Current trends in business, society, technology and information are changing where, when, why, and with whom employees will work over the next decade. In 2027, human beings will still be at the center of work, even as intelligent software and smart machines become co-workers.
As technology evolves, so too does the workplace, as are the methods employees use to complete various tasks. Chief human resources officers (CHROs) should consider six ways to prepare for how the workplace is changing.
Six Ways to Prepare for the Future of Work
Elimination of middle management: By 2027, work will depend on ensembles of autonomous and high-performing teams fulfilling crucial outcomes – a work philosophy called “We Working.” This philosophy is about deliberately designing small and flexible teams that dynamically resize and reform based on the scope and scale of the project. It will become the de facto organizational operating model replacing the traditional idea of teams and teamwork.
Along with the autonomy of “We Working ensembles,” the rise of algorithmic management challenges expectations about what human managers can do to assemble teams and enable them to perform effectively in 2027. Algorithms will displace middle managers whose jobs revolve around collecting data, supervising actions and ensuring compliance.
Constant upskilling: The digital economy will demand new ideas and companies will require employees who apply creativity, critical thinking and constant upskilling to solve complex problems.
By 2027, more than two out of three jobs will likely be non-routine, which is defined as cognitive work that requires thinking rather than doing. For example, straight coding will be largely automated by 2027 and as artificial intelligence (AI) products (re)design themselves, AI engineers will have to move onto other projects.
Recruiters will need to raise their game to find candidates for non-routine, cognitive jobs. This kind of work requires postgraduate education, training beyond high school and consistent upskilling. Heads of HR will have to champion lifelong learning and experiment with non-traditional channels such as boot camps, consumerized learning, and hackathons to anticipate how people will learn in 2027.
Work choices will blur boundaries between people: Digital business, built on vast networks, distributes work across communities of people and across businesses globally. In 2027, the allure of freelancing will intensify as more people work remotely and travel with their personal workspaces.
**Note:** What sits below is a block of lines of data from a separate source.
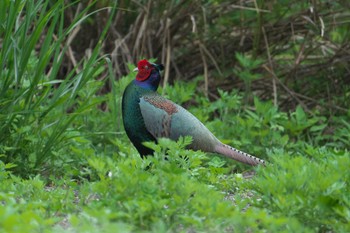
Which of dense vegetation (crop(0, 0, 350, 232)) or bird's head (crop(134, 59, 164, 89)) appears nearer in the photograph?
dense vegetation (crop(0, 0, 350, 232))

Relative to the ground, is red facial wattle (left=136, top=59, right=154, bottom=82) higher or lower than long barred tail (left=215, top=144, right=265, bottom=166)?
higher

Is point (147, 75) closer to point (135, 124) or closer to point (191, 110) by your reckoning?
point (135, 124)

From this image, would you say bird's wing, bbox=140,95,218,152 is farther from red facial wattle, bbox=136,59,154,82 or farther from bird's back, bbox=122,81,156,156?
red facial wattle, bbox=136,59,154,82

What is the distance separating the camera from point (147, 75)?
5.91 meters

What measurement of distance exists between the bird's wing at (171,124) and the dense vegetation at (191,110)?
237mm

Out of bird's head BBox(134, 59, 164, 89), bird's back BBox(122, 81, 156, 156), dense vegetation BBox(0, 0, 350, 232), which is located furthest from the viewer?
bird's head BBox(134, 59, 164, 89)

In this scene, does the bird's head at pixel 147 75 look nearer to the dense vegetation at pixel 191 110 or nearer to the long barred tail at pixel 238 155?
the dense vegetation at pixel 191 110

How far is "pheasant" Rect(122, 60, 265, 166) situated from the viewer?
18.6 ft

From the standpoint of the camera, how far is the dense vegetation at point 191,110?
12.7 feet

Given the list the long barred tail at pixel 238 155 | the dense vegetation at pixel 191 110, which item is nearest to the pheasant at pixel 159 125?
the long barred tail at pixel 238 155

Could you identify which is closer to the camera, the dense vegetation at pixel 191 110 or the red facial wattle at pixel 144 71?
the dense vegetation at pixel 191 110

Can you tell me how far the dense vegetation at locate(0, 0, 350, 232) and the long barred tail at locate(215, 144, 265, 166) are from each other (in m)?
0.18

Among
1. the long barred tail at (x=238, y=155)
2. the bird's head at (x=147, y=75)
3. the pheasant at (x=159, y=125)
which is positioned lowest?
the long barred tail at (x=238, y=155)

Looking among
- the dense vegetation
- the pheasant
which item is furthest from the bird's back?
the dense vegetation
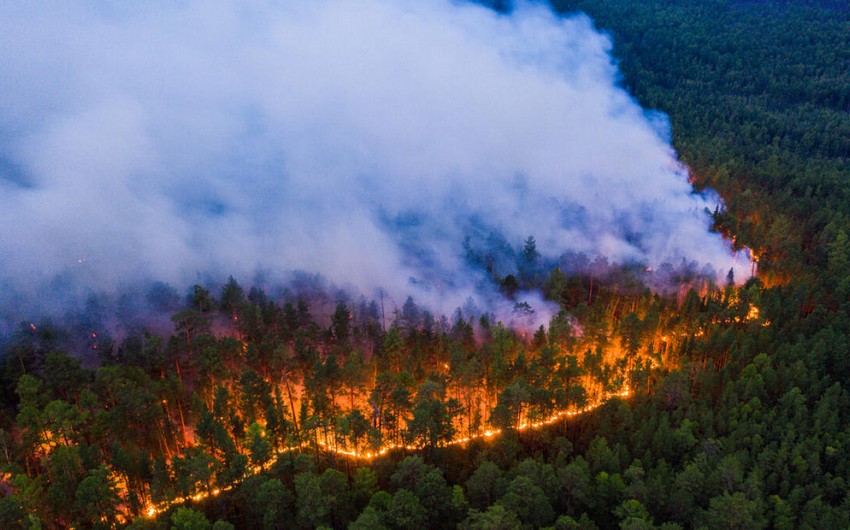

There will be tension as work traverses borders, as security concerns surface and as ‘We Working’ creates teams of remote workers with customized work options.
In this kind of system where colleagues may not necessarily know each other, more and more people will choose to be “microtaskers,” fulfilling small and specific assignments through talent and marketplace platforms, similar to Amazon Mechanical Turk or TaskRabbit today.
CHROs need to blend technology and information to build a hybrid workplace — physical and virtual — that embraces work styles of all people, not just those who are permanently employed or who have high digital dexterity.
Smart machines will be our co-workers: Smart machines are becoming more intelligent and more ubiquitous, and by 2027 companies will soon distribute work across AI software, intelligent software and apps. Employees will develop personal toolkits of AI software and devices using cloud communities, open applications and personal virtual assistants. This kind of extreme digital dexterity will be the key to how people work in 2027.
Smart companies will want to prepare their employees for what’s coming by experimenting with AI to see how it can be applied to daily activities, enhance complex problem solving or free up time for both. High performing employees must be challenged to create and share AI tools or personalized portfolios of apps, tools and smart technology so that they can lead the way towards digital dexterity.
Employees work for purpose, not just money: In 2027, people will be more likely to look for work that challenges them, colleagues that they find stimulating, and a job that gives them a sense of purpose. According to the National Society of High School Scholars, almost six in 10 high school students now spend their time volunteering in areas such as education, health, the environment, and other social causes (pdf). This commitment will not go away in the future.
Businesses will need to offer more than a good salary to attract good candidates; they’ll need to offer employees an opportunity to make a meaningful impact through work. HR should demonstrate the company’s commitment to corporate social responsibility and other initiatives by encouraging employees to come forward with personal stories, experiences, and successes in various social causes.
Work-life balance reveals a darker side: Because more employees will work independently or in remote locations, they’ll take on more work assignments, to a point where they will feel as if they are working 24/7. As a result, companies will likely employ technology to assess when people have worked too much and when they need to recharge by monitoring their biorhythms, nutritional requirements, and exercise needs.
The lack of privacy will also become a problem in 2027 as the personal data, digital reputations, and habits of people become a prerequisite for employment. One way companies can prepare for this is to create scenarios for employees in which the work-life balance swings back and forth to suit work distribution and an employee’s progression through different stages of life.